Martinez v Allen
2018 NY Slip Op 05462 [163 AD3d 951]
July 25, 2018
Appellate Division, Second Department
Published by New York State Law Reporting Bureau pursuant to Judiciary Law § 431.
As corrected through Wednesday, August 29, 2018


[*1]
 Hector F. Martinez, Appellant,
v
Rosemary Allen, Respondent.

Basch & Keegan, LLP, Kingston, NY (Derek J. Spada of counsel), for appellant.

Burke, Conway & Dillon, White Plains, NY (Michelle J. Piantadosi of counsel), for respondent.

In an action to recover damages for personal injuries, the plaintiff appeals from an order of the Supreme Court, Dutchess County (Christine A. Sproat, J.), dated May 24, 2017. The order granted the defendant's motion for summary judgment dismissing the complaint.

Ordered that the order is reversed, on the law, with costs, and the defendant's motion for summary judgment dismissing the complaint is denied.

On the morning of May 28, 2016, the plaintiff's vehicle struck the defendant's vehicle on State Route 82 at or near its intersection with Cole Road in the town of La Grange. Prior to the incident, both vehicles were traveling in the southbound lane of State Route 82. The plaintiff commenced this action against the defendant alleging that he sustained personal injuries as a result of the accident. The defendant moved for summary judgment dismissing the complaint, contending that the plaintiff's negligence in striking the rear of the defendant's stopped vehicle was the sole proximate cause of the accident. The Supreme Court granted the motion, and the plaintiff appeals.

A rear-end collision with a stopped or stopping vehicle establishes a prima facie case of negligence on the part of the operator of the rear vehicle, thereby requiring that operator to rebut the inference of negligence by providing a nonnegligent explanation for the collision (see Tutrani v County of Suffolk, 10 NY3d 906, 908 [2008]; De Castillo v Sormeley, 140 AD3d 918 [2016]). There can be more than one proximate cause of an accident (see Cox v Nunez, 23 AD3d 427 [2005]), and a defendant moving for summary judgment in a negligence action has the burden of establishing, prima facie, that he or she was not at fault in the happening of the subject accident (see Suris v Citiwide Auto Leasing, Inc., 145 AD3d 817 [2016]; Boulos v Lerner-Harrington, 124 AD3d 709 [2015]). "[N]ot every rear-end collision is the exclusive fault of the rearmost driver. The frontmost driver also has the duty not to stop suddenly or slow down without proper signaling so as to avoid a collision" (Tutrani v County of Suffolk, 64 AD3d 53, 59-60 [2009] [internal quotation marks omitted]).

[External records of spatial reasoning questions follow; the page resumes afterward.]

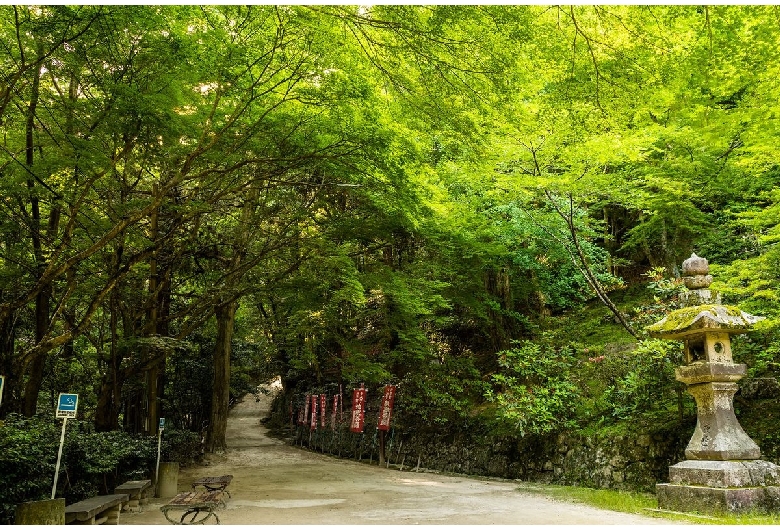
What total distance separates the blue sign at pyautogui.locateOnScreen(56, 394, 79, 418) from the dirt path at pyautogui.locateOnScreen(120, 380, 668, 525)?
217cm

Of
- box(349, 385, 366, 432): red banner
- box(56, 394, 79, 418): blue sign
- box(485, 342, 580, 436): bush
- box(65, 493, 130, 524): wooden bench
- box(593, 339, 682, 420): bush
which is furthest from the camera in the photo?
box(349, 385, 366, 432): red banner

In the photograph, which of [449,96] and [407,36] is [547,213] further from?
[407,36]

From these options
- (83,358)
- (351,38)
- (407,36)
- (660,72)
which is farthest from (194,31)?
(83,358)

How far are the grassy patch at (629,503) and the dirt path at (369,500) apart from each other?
0.31 metres

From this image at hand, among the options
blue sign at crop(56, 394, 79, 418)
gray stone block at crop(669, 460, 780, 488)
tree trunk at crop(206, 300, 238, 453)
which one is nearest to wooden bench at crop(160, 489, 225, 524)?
blue sign at crop(56, 394, 79, 418)

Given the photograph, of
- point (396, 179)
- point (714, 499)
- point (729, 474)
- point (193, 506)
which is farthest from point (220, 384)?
point (729, 474)

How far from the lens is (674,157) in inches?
486

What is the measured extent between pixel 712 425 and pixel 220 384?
48.9 ft

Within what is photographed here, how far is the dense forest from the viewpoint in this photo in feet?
19.4

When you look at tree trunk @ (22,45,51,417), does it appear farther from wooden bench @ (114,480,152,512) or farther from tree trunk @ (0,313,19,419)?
wooden bench @ (114,480,152,512)

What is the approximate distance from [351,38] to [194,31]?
2181mm

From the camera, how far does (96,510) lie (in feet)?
22.3

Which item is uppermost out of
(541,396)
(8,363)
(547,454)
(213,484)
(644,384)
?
(644,384)

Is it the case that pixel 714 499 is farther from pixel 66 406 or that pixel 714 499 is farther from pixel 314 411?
pixel 314 411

Here, in support of her motion for summary judgment, the defendant submitted an affidavit in which she averred that she brought her vehicle to a gradual stop to make a left turn onto Cole Road from the southbound lane of State Route 82. She activated her left turning signal and had been stopped for at least 35 seconds, waiting for traffic to clear, when her vehicle was struck in the [*2]rear by the plaintiff's vehicle. The defendant's affidavit was sufficient to establish the defendant's prima facie entitlement to judgment as a matter of law, as it demonstrated that she was not comparatively negligent in the happening of the accident and that the plaintiff was solely at fault (see De Castillo v Sormeley, 140 AD3d at 919; Ortiz v Hub Truck Rental Corp., 82 AD3d 725, 727 [2011]).

In opposition, the plaintiff averred that the defendant made a sudden stop and failed to give proper signals, as required by Vehicle and Traffic Law § 1163. The plaintiff's affidavit was sufficient to raise a triable issue of fact as to whether the defendant negligently caused or contributed to the accident (see Gleason v Villegas, 81 AD3d 889, 890 [2011]; Costa v Eramo, 76 AD3d 942 [2010]; Klopchin v Masri, 45 AD3d 737, 738 [2007]).

Accordingly, the Supreme Court should have denied the defendant's motion for summary judgment dismissing the complaint. Scheinkman, P.J., Roman, Sgroi and Maltese, JJ., concur.